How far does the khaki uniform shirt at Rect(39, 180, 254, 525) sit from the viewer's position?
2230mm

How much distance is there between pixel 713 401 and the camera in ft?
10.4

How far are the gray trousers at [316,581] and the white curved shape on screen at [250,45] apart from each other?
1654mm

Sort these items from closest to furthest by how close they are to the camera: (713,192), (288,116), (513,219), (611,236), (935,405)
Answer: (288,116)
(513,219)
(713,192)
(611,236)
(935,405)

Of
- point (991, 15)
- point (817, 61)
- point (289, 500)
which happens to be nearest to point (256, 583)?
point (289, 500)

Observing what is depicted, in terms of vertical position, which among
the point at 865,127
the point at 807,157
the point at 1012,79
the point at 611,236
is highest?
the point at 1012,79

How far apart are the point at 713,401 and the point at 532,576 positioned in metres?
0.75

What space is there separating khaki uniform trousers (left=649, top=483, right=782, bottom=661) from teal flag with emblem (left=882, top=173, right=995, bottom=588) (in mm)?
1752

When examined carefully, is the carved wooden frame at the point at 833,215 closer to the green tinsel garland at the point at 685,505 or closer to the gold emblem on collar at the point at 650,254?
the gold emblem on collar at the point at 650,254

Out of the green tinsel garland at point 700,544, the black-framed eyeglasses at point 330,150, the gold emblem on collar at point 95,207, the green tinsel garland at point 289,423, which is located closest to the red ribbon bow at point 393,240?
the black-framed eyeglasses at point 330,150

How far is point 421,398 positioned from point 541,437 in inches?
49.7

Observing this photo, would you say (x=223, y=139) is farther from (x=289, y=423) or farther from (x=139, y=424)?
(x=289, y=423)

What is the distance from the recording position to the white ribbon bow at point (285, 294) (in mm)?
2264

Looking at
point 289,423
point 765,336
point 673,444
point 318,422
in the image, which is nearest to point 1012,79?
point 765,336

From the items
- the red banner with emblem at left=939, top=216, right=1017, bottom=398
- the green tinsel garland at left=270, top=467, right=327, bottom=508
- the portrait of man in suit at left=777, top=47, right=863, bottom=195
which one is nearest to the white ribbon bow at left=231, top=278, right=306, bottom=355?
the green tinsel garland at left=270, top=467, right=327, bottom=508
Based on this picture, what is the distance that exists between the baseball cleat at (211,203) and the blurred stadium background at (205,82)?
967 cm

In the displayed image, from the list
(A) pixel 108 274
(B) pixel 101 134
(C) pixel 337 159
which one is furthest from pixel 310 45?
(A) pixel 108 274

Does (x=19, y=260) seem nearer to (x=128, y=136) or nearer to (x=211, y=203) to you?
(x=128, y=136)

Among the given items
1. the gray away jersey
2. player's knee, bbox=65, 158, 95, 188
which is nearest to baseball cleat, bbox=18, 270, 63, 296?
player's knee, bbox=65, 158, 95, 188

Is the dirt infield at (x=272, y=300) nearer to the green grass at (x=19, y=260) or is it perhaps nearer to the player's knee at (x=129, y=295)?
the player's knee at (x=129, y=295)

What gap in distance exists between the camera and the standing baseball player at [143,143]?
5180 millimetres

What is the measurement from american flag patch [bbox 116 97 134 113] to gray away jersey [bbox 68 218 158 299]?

+ + +

● **EXERCISE TASK**:
Reproduce the listing above word for word, from its first line through its last.

● **FINAL RESULT**:
How far does the khaki uniform shirt at Rect(39, 180, 254, 525) sit from the viewer's position?
2230mm

How much distance is there between pixel 713 401 and the camera in ft?
10.4

How far are the gray trousers at [316,581] and the white curved shape on screen at [250,45] apart from each other?
1654mm

Sort these items from closest to furthest by how close they are to the camera: (713,192), (288,116), (513,219), (611,236), (935,405)
Answer: (288,116)
(513,219)
(713,192)
(611,236)
(935,405)

Of
- point (991, 15)
- point (817, 61)
- point (289, 500)
which happens to be nearest to point (256, 583)?
point (289, 500)

Observing what is depicted, in terms of vertical position, which among
the point at 865,127
the point at 807,157
the point at 1012,79
the point at 611,236
is highest?
the point at 1012,79

How far apart are the point at 713,401 and the point at 532,576 positioned in metres?
0.75

What space is there separating khaki uniform trousers (left=649, top=483, right=782, bottom=661) from teal flag with emblem (left=882, top=173, right=995, bottom=588) (in mm)?
1752

When examined carefully, is the carved wooden frame at the point at 833,215 closer to the green tinsel garland at the point at 685,505 or closer to the gold emblem on collar at the point at 650,254?
the gold emblem on collar at the point at 650,254

Out of the green tinsel garland at point 700,544, the black-framed eyeglasses at point 330,150, the gold emblem on collar at point 95,207, the green tinsel garland at point 289,423, which is located closest to the red ribbon bow at point 393,240?
the black-framed eyeglasses at point 330,150

How far is point 421,398 positioned from point 541,437 in inches?
49.7

Observing this photo, would you say (x=223, y=139) is farther from (x=289, y=423) or farther from (x=139, y=424)?
(x=289, y=423)

What is the distance from the recording position to the white ribbon bow at point (285, 294) (in mm)?
2264

Looking at
point 289,423
point 765,336
point 673,444
point 318,422
in the image, which is nearest to point 1012,79?
point 765,336

From the items
- the red banner with emblem at left=939, top=216, right=1017, bottom=398
- the green tinsel garland at left=270, top=467, right=327, bottom=508
- the portrait of man in suit at left=777, top=47, right=863, bottom=195
which one is nearest to the white ribbon bow at left=231, top=278, right=306, bottom=355?
the green tinsel garland at left=270, top=467, right=327, bottom=508
Based on this picture, what is the distance that exists between the baseball cleat at (211,203) and the blurred stadium background at (205,82)?
967 cm

In the displayed image, from the list
(A) pixel 108 274
(B) pixel 101 134
(C) pixel 337 159
which one is furthest from pixel 310 45?
(A) pixel 108 274

Does (x=19, y=260) seem nearer to (x=128, y=136) or nearer to (x=211, y=203) to you?
(x=128, y=136)

Among the given items
1. the gray away jersey
2. player's knee, bbox=65, 158, 95, 188
which is nearest to baseball cleat, bbox=18, 270, 63, 296?
player's knee, bbox=65, 158, 95, 188

Is the dirt infield at (x=272, y=300) nearer to the green grass at (x=19, y=260) or is it perhaps nearer to the player's knee at (x=129, y=295)?
the player's knee at (x=129, y=295)

What gap in distance exists between the camera and the standing baseball player at [143,143]?
5180 millimetres

What is the measurement from american flag patch [bbox 116 97 134 113] to gray away jersey [bbox 68 218 158 299]?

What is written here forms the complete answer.